Featurize single-cell images¶
Here, we use scPortrait to extract cell features that characterize both morphological and intensity-based properties of individual cells:
Area of the masks in pixels
Mean intensity of the chosen channel in the regions labelled by each of the masks
Median intensity of the chosen channel in the regions labelled by each of the masks
75% quantile of the chosen channel in the regions labelled by each of the masks
25% quantile of the chosen channel in the regions labelled by each of the masks
Summed intensity of the chosen channel in the regions labelled by each of the masks
Summed intensity of the chosen channel in the region labelled by each of the masks normalized for area
These features provide a comprehensive profile for later training of machine learning models to identify cell types and states.
import lamindb as ln
import bionty as bt
import pandas as pd
from scportrait.pipeline.featurization import CellFeaturizer
ln.track()
Show code cell output
→ connected lamindb: testuser1/test-sc-imaging
→ created Transform('w2NXlJ1CTIPe0000'), started new Run('IFpWYXMX...') at 2025-03-31 12:50:28 UTC
→ notebook imports: bionty==1.2.1 lamindb==1.3.1 pandas==2.2.3 scportrait==1.3.3
We will generate these features on the basis of the previously generated single-cell image datasets.

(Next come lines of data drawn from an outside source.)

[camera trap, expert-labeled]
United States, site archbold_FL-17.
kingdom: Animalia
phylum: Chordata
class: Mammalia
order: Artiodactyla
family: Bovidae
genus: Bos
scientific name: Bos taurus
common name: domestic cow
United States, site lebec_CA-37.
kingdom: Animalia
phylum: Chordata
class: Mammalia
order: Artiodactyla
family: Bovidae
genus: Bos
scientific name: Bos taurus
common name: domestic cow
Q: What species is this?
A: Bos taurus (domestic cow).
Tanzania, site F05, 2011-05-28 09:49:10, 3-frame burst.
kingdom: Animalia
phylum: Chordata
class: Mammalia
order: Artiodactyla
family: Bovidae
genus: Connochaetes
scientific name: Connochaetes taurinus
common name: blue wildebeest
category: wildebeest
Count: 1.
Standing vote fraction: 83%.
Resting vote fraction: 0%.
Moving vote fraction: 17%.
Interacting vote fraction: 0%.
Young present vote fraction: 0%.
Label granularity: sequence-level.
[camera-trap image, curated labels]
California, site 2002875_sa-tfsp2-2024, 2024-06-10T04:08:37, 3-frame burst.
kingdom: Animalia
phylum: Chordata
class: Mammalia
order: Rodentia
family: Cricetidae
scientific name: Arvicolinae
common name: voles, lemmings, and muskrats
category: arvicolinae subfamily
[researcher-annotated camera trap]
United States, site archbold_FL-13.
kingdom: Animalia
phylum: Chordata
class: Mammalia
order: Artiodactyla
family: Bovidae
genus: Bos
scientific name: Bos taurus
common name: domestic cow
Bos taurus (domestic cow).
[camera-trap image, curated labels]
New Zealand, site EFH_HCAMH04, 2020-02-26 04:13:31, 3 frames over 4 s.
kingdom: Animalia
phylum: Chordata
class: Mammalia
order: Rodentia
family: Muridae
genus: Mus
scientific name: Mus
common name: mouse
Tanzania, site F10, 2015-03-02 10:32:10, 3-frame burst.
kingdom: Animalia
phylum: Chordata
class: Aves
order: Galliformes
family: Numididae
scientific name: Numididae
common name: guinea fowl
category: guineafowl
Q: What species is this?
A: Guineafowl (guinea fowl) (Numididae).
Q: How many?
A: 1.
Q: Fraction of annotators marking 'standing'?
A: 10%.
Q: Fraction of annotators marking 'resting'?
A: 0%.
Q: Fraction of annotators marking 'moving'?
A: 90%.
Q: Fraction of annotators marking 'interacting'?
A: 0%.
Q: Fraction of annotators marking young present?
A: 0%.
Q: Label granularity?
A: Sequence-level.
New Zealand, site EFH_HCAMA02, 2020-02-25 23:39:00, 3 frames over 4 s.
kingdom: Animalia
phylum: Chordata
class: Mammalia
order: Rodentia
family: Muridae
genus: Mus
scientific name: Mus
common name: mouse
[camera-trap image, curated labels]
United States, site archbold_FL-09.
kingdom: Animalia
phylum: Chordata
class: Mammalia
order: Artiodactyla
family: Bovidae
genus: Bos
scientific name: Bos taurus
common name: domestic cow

# Get single-cell images and config
sc_datasets = (
ln.Artifact.using("scportrait/examples")
.filter(ulabels__name="autophagy imaging")
.filter(ulabels__name="scportrait single-cell images")
)
config = (
ln.Artifact.filter(ulabels__name="autophagy imaging")
.filter(ulabels__name="scportrait config")
.distinct()
.one()
)
# Process single-cell images with scPortrait's featurizer
featurizer = CellFeaturizer(directory=".", config=config.cache(), project_location=None)
def featurize_datasets(artifact_list) -> pd.DataFrame:
paths = [dataset.cache() for dataset in artifact_list]
dataset_lookup = {idx: cell.uid for idx, cell in enumerate(artifact_list)}
labels = list(dataset_lookup.keys())
results = featurizer.process(
dataset_paths=paths, dataset_labels=labels, return_results=True
)
# ensure we store the original dataset uid to be able to track featurization results back to their original dataset
results["dataset"] = results["label"].map(dataset_lookup)
del results["label"]
return results
# Train on wildtype (WT) cells
wt_cells_afs = sc_datasets.filter(ulabels__name="WT")
# we have two different conditions which will be the two classes that our classifier should be able to tell apart
condition_uls = [
ln.ULabel.using("scportrait/examples").get(name=stim_name)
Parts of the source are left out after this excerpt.